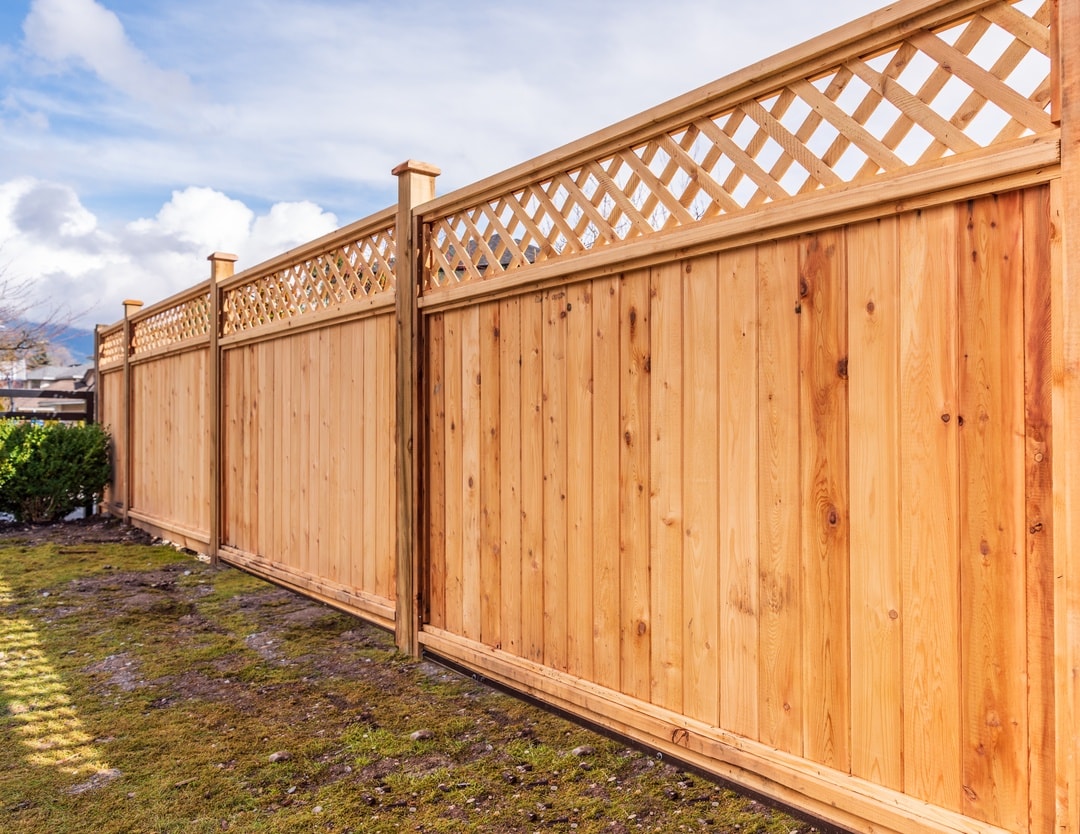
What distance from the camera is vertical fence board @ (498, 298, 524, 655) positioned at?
9.62ft

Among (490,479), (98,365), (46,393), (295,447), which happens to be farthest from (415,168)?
(46,393)

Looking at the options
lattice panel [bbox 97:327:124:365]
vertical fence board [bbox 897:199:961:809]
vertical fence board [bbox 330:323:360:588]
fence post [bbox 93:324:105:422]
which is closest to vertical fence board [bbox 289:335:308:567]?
vertical fence board [bbox 330:323:360:588]

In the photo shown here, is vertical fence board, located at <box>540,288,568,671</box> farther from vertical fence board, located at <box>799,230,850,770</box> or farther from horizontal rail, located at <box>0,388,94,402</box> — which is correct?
horizontal rail, located at <box>0,388,94,402</box>

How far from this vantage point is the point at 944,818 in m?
1.71

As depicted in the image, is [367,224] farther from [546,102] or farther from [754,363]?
[754,363]

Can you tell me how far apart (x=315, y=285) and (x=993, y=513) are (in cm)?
384

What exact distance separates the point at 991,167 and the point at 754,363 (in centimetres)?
73

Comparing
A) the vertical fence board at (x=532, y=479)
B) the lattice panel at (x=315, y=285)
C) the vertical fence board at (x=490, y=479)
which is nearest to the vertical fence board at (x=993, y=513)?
the vertical fence board at (x=532, y=479)

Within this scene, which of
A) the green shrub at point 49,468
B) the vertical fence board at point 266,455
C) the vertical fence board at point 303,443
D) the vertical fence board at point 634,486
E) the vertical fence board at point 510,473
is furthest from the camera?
the green shrub at point 49,468

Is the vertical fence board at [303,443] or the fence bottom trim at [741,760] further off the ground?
the vertical fence board at [303,443]

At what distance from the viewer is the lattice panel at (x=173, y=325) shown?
600cm

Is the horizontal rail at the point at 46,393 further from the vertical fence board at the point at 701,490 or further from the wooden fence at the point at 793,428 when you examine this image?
the vertical fence board at the point at 701,490

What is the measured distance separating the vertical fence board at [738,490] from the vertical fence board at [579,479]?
56 cm

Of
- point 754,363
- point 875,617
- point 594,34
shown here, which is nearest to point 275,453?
point 594,34
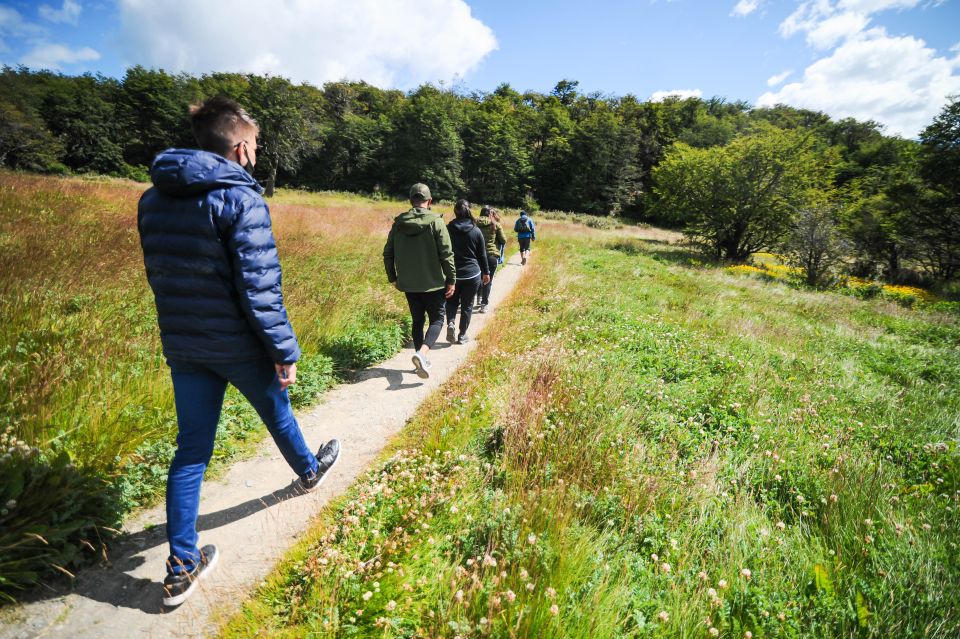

= = = = = = =

§ **Goal**
Reproduce every row above verbatim, omitting the pictures.

§ **Expected answer**
What distance from the camera is vertical fence board @ (498, 298, 524, 655) positioned at?
9.62ft

Among (490,479), (98,365), (46,393), (295,447), which happens to be farthest from (415,168)?
(46,393)

Looking at the options
lattice panel [bbox 97:327:124:365]
vertical fence board [bbox 897:199:961:809]
vertical fence board [bbox 330:323:360:588]
fence post [bbox 93:324:105:422]
which is closest to vertical fence board [bbox 289:335:308:567]?
vertical fence board [bbox 330:323:360:588]

In the photo shown here, is vertical fence board, located at <box>540,288,568,671</box> farther from vertical fence board, located at <box>799,230,850,770</box> or farther from horizontal rail, located at <box>0,388,94,402</box> — which is correct?
horizontal rail, located at <box>0,388,94,402</box>

How far from this vantage point is the point at 944,818 in m?
1.71

As depicted in the image, is [367,224] farther from [546,102] or farther from [754,363]?
[754,363]

Can you tell me how far apart (x=315, y=285) and (x=993, y=513) are (in cm)?
384

What exact distance separates the point at 991,167 and the point at 754,363 (in centimetres)?
73

Comparing
A) the vertical fence board at (x=532, y=479)
B) the lattice panel at (x=315, y=285)
C) the vertical fence board at (x=490, y=479)
which is nearest to the vertical fence board at (x=993, y=513)?
the vertical fence board at (x=532, y=479)

Within this scene, which of
A) the green shrub at point 49,468
B) the vertical fence board at point 266,455
C) the vertical fence board at point 303,443
D) the vertical fence board at point 634,486
E) the vertical fence board at point 510,473
is furthest from the camera?
the green shrub at point 49,468

Is the vertical fence board at [303,443] or the fence bottom trim at [741,760] further off the ground?
the vertical fence board at [303,443]

At what distance from the viewer is the lattice panel at (x=173, y=325) shown?
600cm

Is the horizontal rail at the point at 46,393 further from the vertical fence board at the point at 701,490 or further from the wooden fence at the point at 793,428 when you examine this image?
the vertical fence board at the point at 701,490

What is the measured distance separating the vertical fence board at [738,490] from the vertical fence board at [579,479]?
56 cm

Of
- point 754,363
- point 875,617
- point 594,34
shown here, which is nearest to point 275,453?
point 594,34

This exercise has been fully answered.